[Set tasks]
A – Answer the following questions using the essay on Marx and Keynes.
(i) From what did Marx argue the tendency toward crisis arises?
(ii) For Keynes, what causal factor leads to below-capacity economic activity and involuntary unemployment?
(iii) For what purpose did Marx hold that capitalism required unemployment and underemployment?
B – Resume the essay on Marx and Keynes after its final sentence and carry the argument forward.

Monday, August 2, 2010

Marx and Keynes: The Problems of Unemployment and Crisis.

Marx's analysis of capital was an attempt to uncover the fundamental laws of motion that govern the capitalist mode of production. Marx differed from many of his contemporaries in that he conceived of capitalism as necessarily dynamic and incapable of homeostasis . This resulted from a complex array of factors, the ultimate source of which is the need to produce surplus-value. Marx claimed this amounted to the “absolute law’ of capitalist production. However, the expansionary impetus of capital is not a smooth linear process of growth and the accumulation of capital is subject to recurrent interruptions and crises. Marx argued that this tendency toward crisis arises from the competition between capitalists and the success of prior accumulation. In apparent contradiction to Marx, Keynes formulated a theory of effective demand that explained economic fluctuations and downturns in terms of insufficient aggregate demand. For Keynes, the causal factor that leads to below capacity economic activity and involuntary unemployment are low entrepreneurial expectations and inducement to invest that result in ineffective demand. Thus, while capitalism has no innate tendency toward an equilibrium of full employment it is not incompatible with the system either. In contrast, Marx held that capitalism required unemployment and underemployment to moderate the demands of labour upon capital. Marx and Keynes, despite some substantive difference of opinion, are not polar opposites in their respective conceptions of capitalism. Differences in political philosophy and technical vocabulary belie many common elements of economic analysis.

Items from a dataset

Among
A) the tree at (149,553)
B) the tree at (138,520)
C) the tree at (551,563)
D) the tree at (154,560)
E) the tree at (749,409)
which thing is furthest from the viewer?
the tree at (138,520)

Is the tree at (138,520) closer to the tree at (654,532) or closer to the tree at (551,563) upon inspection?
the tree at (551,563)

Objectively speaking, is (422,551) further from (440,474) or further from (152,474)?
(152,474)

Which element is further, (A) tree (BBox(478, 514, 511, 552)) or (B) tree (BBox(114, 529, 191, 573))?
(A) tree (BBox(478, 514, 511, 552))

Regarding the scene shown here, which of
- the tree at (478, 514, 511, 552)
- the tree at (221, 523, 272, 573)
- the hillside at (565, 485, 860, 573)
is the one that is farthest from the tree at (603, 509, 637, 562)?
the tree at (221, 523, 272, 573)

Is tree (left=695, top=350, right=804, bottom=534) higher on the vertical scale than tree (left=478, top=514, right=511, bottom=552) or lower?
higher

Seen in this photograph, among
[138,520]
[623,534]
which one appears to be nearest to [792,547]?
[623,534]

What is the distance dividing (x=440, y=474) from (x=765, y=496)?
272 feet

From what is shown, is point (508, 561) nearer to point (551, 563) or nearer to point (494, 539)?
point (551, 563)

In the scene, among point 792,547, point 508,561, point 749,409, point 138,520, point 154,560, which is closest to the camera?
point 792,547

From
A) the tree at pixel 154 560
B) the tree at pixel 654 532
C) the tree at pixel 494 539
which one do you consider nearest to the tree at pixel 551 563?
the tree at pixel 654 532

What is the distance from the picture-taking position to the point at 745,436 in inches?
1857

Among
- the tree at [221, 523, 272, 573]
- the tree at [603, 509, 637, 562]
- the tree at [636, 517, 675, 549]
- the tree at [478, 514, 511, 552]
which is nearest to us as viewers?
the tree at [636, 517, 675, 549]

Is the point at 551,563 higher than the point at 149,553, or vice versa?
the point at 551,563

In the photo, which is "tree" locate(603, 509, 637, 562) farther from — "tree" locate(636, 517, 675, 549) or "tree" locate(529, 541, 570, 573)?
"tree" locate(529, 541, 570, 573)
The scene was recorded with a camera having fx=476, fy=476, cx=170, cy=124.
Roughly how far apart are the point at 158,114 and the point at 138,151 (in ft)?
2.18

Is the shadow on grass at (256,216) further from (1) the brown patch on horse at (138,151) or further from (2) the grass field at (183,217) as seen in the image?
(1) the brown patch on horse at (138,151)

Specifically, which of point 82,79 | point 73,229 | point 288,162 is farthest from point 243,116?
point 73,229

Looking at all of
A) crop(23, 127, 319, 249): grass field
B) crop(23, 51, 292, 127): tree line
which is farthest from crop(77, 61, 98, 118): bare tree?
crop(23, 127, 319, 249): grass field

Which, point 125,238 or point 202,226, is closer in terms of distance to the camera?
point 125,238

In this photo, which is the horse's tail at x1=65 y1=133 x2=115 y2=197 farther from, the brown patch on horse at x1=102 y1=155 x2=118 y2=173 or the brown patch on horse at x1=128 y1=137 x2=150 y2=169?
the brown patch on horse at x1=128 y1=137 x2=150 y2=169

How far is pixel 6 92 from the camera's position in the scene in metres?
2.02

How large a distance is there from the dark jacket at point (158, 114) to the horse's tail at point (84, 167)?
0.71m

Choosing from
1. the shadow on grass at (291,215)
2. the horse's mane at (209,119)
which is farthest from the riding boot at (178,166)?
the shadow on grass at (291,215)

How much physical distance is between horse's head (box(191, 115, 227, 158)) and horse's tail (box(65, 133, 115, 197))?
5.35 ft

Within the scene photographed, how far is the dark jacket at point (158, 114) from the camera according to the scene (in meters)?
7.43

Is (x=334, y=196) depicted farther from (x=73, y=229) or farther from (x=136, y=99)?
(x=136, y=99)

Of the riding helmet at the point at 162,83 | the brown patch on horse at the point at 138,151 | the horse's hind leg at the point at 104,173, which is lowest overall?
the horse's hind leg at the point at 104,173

[Responses to the exercise]
A –
(i) The competition between capitalists and the success of prior accumulation.
(ii) Low entrepreneurial expectations and inducement to invest, which result in ineffective demand.
(iii) To moderate the demands of labor upon capital.

B –
In many respects, Marx’s theory of growth was a re-working of earlier models developed by François Quesnay, Adam Smith and David Ricardo. As stated above, the concept of surplus-value is of central importance to Marx’s theory of capital accumulation. The centrality of this notion has given rise to much controversy. However, Paolo Sylos Labini has argued that much of this criticism is confused and can be dispensed with, if it is remembered that the concept of surplus-value largely coincides with the concept of net income developed in the works of Quesnay, Smith and Ricardo and its explanatory power does not require acceptance of the labour theory of value . Labini did note differences; for Quesnay net income consisted of ground rents, whilst for Marx, Smith and Ricardo net income (or surplus-value) is constituted in rent, profit and interest . Marx differed from Smith and Ricardo in that he placed considerable importance upon the expansion of “constant capital” (machines and raw materials that comprise the means of production) and not just “variable capital” (the wage-fund that sustains labour-power) and rent. Marx employed two schemes of reproduction to illustrate the dynamics of economic activity and the nature of surplus-value, constant and veritable capital.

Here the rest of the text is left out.